Sans doute le plus vénéneux easter egg de l’édition 2019 du festival Hallucinations collectives, ce conte noir de Peter Strickland ne dissimule pas un instant ses intentions horrifiques. Baignant dans une ambiance majoritairement nocturne et des lumières artificielles crues accentuant la dureté des traits ou des teints, In Fabric conditionne le public à vivre une situation cauchemardesque. Voire méphistophélique : magasin maudit peuplé d’une clientèle mesmérisée où trône une vendeuse obséquieusement raide et au parler désuet, Dentley & Soper’s exhale une délicieuse odeur de soufre. De bon aloi pour un film travaillant au corps jusqu’à l’os des motifs faustiens et faisant preuve d’une stylisation plastique extrême.

Dans cette variation contemporaine sur le thème de la Tunique de Nessus, en plus gore, Strickland use d’un symbole de vanité pour, à la fois, montrer l’emprise séductrice opérée par la société ultra-consumériste et la complicité passive des client·es ne résistant pas à la tentation.
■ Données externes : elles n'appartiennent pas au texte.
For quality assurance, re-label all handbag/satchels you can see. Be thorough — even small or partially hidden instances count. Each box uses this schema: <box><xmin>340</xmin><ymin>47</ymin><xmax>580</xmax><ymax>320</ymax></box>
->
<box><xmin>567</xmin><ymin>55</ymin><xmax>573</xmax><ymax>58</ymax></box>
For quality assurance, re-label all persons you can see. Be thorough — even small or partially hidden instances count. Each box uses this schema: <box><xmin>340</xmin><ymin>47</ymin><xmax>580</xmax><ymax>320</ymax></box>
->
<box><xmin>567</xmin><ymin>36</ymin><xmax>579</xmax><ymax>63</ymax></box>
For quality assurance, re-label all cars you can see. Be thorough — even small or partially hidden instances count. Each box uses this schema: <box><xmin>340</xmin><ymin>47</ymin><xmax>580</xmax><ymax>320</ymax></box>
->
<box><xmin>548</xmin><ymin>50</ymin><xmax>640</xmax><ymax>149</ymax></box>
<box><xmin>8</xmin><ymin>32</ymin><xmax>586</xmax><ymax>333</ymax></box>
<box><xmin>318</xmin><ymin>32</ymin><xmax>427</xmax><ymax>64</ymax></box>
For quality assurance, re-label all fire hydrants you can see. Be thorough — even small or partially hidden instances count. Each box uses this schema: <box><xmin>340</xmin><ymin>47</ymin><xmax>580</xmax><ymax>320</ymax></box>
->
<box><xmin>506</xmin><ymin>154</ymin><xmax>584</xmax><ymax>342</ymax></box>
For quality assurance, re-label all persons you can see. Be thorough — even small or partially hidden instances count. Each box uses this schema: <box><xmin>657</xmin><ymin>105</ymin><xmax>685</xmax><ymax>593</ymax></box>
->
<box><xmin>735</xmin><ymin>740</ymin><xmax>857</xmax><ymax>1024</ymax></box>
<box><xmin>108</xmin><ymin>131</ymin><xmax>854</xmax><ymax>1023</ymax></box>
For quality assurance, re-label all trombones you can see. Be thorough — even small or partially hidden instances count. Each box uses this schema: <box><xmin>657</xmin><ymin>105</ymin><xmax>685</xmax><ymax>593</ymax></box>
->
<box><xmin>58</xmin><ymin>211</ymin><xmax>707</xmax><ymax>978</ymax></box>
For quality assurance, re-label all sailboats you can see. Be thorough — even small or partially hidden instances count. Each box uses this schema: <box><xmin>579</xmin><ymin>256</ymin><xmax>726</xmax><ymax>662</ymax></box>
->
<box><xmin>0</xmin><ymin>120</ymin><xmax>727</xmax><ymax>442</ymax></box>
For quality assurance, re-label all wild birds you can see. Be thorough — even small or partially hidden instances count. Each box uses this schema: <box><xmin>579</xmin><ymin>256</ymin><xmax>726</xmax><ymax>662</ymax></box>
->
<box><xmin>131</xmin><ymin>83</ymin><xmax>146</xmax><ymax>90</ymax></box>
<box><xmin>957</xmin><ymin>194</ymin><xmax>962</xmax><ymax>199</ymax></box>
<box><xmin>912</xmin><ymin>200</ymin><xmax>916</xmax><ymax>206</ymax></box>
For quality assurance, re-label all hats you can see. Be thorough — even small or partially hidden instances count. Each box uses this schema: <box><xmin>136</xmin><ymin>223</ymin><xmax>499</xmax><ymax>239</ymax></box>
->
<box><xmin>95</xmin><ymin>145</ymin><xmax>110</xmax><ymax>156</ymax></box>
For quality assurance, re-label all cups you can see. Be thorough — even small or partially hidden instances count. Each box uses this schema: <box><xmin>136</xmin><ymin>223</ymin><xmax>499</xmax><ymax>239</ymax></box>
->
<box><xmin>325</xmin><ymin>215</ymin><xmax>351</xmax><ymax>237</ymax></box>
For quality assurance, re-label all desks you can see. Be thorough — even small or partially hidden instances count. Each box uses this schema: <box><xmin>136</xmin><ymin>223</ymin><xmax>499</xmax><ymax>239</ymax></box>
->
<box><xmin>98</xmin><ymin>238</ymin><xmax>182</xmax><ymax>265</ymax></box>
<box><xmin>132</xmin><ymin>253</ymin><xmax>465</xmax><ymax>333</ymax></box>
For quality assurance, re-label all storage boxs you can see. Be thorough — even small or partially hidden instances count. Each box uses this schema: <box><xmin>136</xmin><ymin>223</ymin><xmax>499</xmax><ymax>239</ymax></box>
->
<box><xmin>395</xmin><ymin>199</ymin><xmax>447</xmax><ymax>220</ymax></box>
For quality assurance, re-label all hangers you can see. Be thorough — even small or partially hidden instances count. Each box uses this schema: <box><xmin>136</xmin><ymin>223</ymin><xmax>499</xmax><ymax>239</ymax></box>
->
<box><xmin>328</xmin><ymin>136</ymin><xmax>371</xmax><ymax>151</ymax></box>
Leur faiblesse face au chant de ces sirènes appelle une rétorsion à la valeur métaphorique transparente : elle encourage le consommateur à se souvenir de la manière dont ses vêtements sont fabriqués — et lui rappelle que ceux-ci devraient plus souvent avoir une couleur sang, l’industrie de la mode n’étant pas connue ni pour ses bonnes pratiques environnementales, ni pour sa politiques sociale. Une morale des plus décroissantes pour ce qui s’apparente à une version d’épouvante de la fantaisie d’Alex van Warmerdam La Robe(1996).